PCNL- Percutaneous Nephrolithotomy

For dense/ numerous ureteral/ kidney stones, larger than 2 cm, are treated by ureteroscopy/ extracorporeal shock wave lithotripsy (ESWL). PCNL- Percutaneous Nephrolithotomy offers a high success rate, speedy alternative to open surgery, a minimal (1 cm) invasive method of the stone removal. As compare

Is Percutaneous Nephrolithotomy Safe?

As safe as traditional open surgeries. Minimal blood loos, pain, blood transfusion, only overnight hospital stay.

Length Of Percutaneous Nephrolithotomy:

3- 4 hours.

Diagnosis:

Percutaneous Nephrolithotomy is recommended after the following diagnosis tests.

  • Physical exam
  • Medical history.
  • X-ray.
  • CT scan.
  • MRI scan.
  • Sonogram.
  • KUB.
  • EKG (electrocardiogram)
  • CBC (complete blood count)
  • PT / PTT (blood coagulation profile)
  • Comprehensive Metabolic Panel (blood chemistry profile)
  • Urinalysis

Treatment:

Laparoscopic surgery is used to treat the cancers by organ removals.

  • Partial organ removal.
  • Complete organ removal.
    Eg: Colon, ovaries, bladder, prostate, kidneys.

Preparation:

Certain medications to be specifically avoided pre surgery:

  • Aspirin.
  • Ibuprofen Motrin.
  • Voltaren, Plavix, Lovenox, Vioxx, Celebrex.
  • Advil, Ticlid, Alka Seltzer, Coumadin, Vitamin E.
  • Arthritis medications: avoided since before a week of the surgery otherwise it can cause bleeding during the surgery.
  • The urine culture analysis should be negative.
  • In case of UTI Urinary Tract Infection, it should be treated before the surgery by prescribed antibiotics.
  • In case of severe lung/ heart conditions, it is advisable not to perform PCNL on the patient.

Procedure:

  • PCNL is carried out under general anaesthetic.
  • The patient is kept lying down on the abdomen.
  • The bladder’s telescopic examination known as cystoscopy is performed.
  • A small catheter connecting the ureter to the affected areas of kidney is placed and carbon dioxide/ X-ray dye is inserted through it for better visibility.
  • After locating the stone in such a manner, a small needle is inserted through the skin to reach the stone directly.
  • Dilating this needle tract up to 1 cm, a telescope and a plastic sheath is directly placed to visualize the stone.

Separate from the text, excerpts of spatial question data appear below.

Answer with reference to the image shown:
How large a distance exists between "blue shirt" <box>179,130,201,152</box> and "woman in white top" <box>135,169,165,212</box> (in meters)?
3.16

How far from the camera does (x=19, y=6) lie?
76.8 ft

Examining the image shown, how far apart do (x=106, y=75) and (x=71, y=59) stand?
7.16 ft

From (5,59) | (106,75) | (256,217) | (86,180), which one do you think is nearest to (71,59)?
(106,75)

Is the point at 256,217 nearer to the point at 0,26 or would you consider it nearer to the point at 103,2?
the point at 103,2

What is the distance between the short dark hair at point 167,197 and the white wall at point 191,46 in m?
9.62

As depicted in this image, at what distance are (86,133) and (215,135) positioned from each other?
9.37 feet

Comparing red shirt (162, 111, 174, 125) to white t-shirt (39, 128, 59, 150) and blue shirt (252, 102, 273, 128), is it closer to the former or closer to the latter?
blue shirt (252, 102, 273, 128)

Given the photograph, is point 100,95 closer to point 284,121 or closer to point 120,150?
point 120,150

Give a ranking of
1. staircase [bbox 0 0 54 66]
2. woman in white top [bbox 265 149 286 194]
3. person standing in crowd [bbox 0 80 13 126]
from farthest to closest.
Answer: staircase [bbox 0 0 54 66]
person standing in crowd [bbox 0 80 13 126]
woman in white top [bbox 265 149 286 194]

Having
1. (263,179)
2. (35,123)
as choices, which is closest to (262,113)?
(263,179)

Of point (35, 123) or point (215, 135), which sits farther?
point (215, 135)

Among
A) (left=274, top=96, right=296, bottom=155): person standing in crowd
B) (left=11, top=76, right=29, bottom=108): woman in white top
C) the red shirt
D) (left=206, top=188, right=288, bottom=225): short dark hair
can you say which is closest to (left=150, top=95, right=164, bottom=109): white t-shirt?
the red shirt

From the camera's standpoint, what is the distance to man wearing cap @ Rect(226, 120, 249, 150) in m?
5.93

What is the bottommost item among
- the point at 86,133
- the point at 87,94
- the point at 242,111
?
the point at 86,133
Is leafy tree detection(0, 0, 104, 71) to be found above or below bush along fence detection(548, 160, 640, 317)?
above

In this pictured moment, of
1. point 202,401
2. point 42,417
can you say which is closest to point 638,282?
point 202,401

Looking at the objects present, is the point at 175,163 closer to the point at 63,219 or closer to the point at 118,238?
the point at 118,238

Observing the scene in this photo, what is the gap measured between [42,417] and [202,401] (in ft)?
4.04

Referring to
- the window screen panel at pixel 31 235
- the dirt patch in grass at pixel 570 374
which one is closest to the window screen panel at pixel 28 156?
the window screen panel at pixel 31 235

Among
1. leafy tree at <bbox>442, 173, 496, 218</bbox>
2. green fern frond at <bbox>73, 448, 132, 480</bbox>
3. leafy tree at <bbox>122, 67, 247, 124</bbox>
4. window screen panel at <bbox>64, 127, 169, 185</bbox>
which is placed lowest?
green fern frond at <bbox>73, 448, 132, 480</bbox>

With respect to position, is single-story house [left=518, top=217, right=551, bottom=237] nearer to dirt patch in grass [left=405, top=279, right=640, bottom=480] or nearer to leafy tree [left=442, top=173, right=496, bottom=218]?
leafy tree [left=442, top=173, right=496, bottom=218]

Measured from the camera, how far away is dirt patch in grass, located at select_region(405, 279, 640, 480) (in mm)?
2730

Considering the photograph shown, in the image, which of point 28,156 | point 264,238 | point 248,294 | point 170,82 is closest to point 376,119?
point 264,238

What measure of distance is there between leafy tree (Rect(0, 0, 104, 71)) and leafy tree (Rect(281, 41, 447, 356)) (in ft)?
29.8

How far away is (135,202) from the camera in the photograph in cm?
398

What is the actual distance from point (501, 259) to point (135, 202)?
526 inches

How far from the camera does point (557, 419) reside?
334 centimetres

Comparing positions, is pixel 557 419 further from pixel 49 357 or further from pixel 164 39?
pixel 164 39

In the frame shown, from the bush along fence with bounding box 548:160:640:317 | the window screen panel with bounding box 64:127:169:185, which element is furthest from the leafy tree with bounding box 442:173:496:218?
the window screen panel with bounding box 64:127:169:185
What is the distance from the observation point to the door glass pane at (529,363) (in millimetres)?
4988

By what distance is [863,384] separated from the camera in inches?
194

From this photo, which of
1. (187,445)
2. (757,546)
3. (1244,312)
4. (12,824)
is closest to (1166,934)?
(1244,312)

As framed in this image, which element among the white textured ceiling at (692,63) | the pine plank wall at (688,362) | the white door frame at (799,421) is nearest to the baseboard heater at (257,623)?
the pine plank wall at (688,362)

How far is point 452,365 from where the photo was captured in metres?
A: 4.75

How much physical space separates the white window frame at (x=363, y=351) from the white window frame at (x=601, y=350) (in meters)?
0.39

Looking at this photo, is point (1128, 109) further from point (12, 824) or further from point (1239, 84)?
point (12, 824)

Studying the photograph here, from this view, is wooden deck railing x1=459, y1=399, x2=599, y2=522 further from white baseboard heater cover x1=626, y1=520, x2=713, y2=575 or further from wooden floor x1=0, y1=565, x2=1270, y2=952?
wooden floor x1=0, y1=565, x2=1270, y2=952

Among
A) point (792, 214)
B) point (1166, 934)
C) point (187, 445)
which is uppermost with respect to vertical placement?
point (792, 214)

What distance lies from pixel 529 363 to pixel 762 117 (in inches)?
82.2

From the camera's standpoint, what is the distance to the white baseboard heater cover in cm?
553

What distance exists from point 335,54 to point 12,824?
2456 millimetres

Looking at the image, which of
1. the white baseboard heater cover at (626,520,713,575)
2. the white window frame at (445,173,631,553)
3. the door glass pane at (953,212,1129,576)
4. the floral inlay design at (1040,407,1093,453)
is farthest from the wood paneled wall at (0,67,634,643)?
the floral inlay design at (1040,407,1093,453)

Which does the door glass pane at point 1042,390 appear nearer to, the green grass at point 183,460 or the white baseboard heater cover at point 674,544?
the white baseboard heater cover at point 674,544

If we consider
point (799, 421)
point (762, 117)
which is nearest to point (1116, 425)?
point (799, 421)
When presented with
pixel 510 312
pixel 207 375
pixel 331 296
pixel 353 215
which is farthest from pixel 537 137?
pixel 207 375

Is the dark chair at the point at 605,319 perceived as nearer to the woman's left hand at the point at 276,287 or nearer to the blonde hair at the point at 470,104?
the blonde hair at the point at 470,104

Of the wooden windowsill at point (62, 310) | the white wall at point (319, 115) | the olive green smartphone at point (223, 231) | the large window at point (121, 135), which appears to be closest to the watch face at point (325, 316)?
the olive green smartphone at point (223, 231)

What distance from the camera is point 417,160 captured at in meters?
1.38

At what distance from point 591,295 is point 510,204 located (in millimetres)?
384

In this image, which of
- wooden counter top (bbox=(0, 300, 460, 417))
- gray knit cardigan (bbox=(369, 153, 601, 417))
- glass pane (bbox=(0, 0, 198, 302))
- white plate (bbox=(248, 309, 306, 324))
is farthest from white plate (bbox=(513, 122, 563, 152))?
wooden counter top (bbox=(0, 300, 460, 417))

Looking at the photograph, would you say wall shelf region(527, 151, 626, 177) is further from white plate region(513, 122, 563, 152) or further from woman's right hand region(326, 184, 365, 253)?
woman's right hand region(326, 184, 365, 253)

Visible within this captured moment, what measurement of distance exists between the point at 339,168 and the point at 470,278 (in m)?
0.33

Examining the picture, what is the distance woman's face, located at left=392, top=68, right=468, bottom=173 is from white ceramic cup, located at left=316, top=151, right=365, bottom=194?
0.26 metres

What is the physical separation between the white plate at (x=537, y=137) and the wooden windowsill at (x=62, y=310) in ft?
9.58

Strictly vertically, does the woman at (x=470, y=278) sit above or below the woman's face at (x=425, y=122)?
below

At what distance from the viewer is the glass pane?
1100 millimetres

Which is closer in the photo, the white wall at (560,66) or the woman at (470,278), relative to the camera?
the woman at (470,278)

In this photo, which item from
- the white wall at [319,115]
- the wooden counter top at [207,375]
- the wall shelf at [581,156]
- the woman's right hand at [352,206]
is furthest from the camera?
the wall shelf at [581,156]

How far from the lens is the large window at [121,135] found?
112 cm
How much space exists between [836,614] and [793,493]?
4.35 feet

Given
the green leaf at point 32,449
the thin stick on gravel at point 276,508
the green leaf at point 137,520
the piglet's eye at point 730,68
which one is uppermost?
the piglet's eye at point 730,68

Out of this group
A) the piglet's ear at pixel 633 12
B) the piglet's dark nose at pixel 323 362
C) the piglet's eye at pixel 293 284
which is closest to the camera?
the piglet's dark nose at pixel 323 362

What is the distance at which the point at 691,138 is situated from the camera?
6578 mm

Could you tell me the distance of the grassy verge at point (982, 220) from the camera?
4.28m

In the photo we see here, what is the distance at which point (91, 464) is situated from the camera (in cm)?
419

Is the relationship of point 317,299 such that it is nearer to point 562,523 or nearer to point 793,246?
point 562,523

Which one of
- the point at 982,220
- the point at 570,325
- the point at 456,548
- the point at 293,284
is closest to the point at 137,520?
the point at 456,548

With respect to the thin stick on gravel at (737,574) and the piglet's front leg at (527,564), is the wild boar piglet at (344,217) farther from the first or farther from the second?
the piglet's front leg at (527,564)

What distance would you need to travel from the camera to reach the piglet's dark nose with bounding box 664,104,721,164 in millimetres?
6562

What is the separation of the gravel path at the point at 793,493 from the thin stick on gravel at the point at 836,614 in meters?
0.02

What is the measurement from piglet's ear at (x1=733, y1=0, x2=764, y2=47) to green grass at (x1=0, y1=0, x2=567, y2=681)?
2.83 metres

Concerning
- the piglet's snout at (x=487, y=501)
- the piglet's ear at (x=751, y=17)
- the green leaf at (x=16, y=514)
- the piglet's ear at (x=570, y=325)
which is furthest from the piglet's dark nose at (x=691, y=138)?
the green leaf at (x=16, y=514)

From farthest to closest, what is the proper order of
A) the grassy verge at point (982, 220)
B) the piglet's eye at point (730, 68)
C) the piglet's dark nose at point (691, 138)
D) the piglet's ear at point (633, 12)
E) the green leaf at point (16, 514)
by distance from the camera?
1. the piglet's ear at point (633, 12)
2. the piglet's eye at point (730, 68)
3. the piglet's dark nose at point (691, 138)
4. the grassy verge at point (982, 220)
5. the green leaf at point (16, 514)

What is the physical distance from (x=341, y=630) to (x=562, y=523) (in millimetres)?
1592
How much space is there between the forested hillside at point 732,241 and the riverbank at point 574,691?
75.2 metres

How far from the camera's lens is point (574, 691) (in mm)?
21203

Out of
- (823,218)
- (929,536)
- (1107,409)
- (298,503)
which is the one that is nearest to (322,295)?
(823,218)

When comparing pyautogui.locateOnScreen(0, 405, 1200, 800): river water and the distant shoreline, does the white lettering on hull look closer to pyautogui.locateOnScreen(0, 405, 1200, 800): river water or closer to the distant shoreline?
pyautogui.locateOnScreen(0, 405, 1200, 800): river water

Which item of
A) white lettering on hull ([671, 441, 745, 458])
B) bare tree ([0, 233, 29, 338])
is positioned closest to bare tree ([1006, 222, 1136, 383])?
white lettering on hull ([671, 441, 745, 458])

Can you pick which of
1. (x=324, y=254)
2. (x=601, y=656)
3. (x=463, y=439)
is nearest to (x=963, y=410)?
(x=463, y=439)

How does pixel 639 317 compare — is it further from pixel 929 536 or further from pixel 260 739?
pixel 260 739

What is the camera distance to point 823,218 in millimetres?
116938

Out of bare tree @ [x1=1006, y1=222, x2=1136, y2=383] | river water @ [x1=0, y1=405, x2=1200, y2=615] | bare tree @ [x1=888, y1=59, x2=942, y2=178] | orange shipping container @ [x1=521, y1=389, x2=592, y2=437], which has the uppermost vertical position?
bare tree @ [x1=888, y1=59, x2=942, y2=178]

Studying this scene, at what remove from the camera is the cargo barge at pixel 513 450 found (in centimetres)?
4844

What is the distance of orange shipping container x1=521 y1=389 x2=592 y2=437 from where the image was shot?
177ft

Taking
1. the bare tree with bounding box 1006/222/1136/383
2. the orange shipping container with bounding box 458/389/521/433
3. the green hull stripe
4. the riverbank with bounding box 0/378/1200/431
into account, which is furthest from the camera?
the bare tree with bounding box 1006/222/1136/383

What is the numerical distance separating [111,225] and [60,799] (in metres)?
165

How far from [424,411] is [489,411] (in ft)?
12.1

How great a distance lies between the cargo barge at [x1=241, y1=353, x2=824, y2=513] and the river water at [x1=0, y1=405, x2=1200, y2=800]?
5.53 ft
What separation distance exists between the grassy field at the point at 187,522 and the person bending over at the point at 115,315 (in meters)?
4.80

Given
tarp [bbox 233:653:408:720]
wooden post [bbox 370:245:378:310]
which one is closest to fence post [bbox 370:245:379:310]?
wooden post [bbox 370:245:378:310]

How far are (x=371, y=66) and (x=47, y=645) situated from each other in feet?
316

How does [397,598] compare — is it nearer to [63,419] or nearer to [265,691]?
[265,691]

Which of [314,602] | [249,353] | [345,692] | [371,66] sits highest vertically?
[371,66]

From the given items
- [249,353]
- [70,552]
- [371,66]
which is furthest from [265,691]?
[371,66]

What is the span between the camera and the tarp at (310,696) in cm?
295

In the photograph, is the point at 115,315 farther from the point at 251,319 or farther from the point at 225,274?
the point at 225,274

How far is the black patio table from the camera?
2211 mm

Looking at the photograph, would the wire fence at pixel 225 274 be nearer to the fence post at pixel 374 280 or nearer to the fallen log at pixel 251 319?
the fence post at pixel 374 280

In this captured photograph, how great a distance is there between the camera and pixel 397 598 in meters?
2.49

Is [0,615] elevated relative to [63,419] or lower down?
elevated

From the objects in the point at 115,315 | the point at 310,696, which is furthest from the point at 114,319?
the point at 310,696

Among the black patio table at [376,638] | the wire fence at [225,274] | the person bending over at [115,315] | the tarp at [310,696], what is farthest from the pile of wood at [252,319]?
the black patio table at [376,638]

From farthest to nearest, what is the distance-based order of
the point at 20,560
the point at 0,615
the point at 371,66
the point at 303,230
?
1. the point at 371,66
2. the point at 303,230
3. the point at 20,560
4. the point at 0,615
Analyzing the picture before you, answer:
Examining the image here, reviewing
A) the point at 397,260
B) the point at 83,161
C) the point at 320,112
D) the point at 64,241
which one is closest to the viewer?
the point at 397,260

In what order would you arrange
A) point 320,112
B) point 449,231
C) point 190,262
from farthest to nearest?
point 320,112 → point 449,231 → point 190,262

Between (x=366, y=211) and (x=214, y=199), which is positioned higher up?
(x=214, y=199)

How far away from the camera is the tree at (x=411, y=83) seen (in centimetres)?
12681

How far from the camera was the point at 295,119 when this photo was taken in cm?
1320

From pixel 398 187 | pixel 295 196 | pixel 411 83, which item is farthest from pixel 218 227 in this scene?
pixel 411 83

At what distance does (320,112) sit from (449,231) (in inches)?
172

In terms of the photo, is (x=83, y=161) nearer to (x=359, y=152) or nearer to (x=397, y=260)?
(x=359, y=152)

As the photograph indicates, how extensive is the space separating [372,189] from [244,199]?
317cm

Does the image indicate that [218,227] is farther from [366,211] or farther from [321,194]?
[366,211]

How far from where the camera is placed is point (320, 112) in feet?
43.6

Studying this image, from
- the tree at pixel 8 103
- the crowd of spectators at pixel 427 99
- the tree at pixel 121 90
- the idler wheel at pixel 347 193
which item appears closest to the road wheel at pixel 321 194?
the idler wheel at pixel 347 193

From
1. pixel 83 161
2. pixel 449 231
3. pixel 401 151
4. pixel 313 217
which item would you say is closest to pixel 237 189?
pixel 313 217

If required more tracts are prepared for the successful removal of the stones.

Risks:

The PCNL potential risks include:

  • Failure to remove the stone.
  • Need of an open surgery.
  • Bleeding.
  • Fever.
  • Nausea.
  • Constipation.
  • Fatigue.
  • Urinary abnormalities.
  • Drainage from incision.
  • Infection.
  • Lower body aches.
  • Organ/ Tissue Injury
  • Ureteral stent: Internal ureteral stent in is placed between the kidney and bladder for smooth drainage from the kidney.
  • Urinary Catheter to drain the bladder.
  • Nephrostomy Tube.
  • Incentive Spirometry device is used to help patient do necessary respiratory/ coughing/ breathing exercises to avoid infections.
  • Diet.
  • Mobilization/ Ambulation: Important to begin walking a day after surgery, to prevent blood clots.
  • Re-operation in case of complications or incomplete removal of stones.

Follow- up:

It’s usually recommended that someone stays with you for the first 24 hours after surgery. This is in case you experience any symptoms that suggest there could be a problem, such as:

  • 24 hour surveillance.
  • Visit doctor:
  • Removal of cathedral/ urinary stent/ spirometry device 2 3 weeks after surgery.
  • Emergency Follow up:
  • Chest pain/ breathing difficulty.
  • Vomiting/ nausea
  • Worsening pain .
  • Large amounts of blood clots in the urine.
  • Difficult/ painful voiding and fully emptying the bladder.

All above, treatments are finalized taking into consideration the overall health, severity, age and other ailments of the patient. Only a well experienced urologist should perform the above treatment.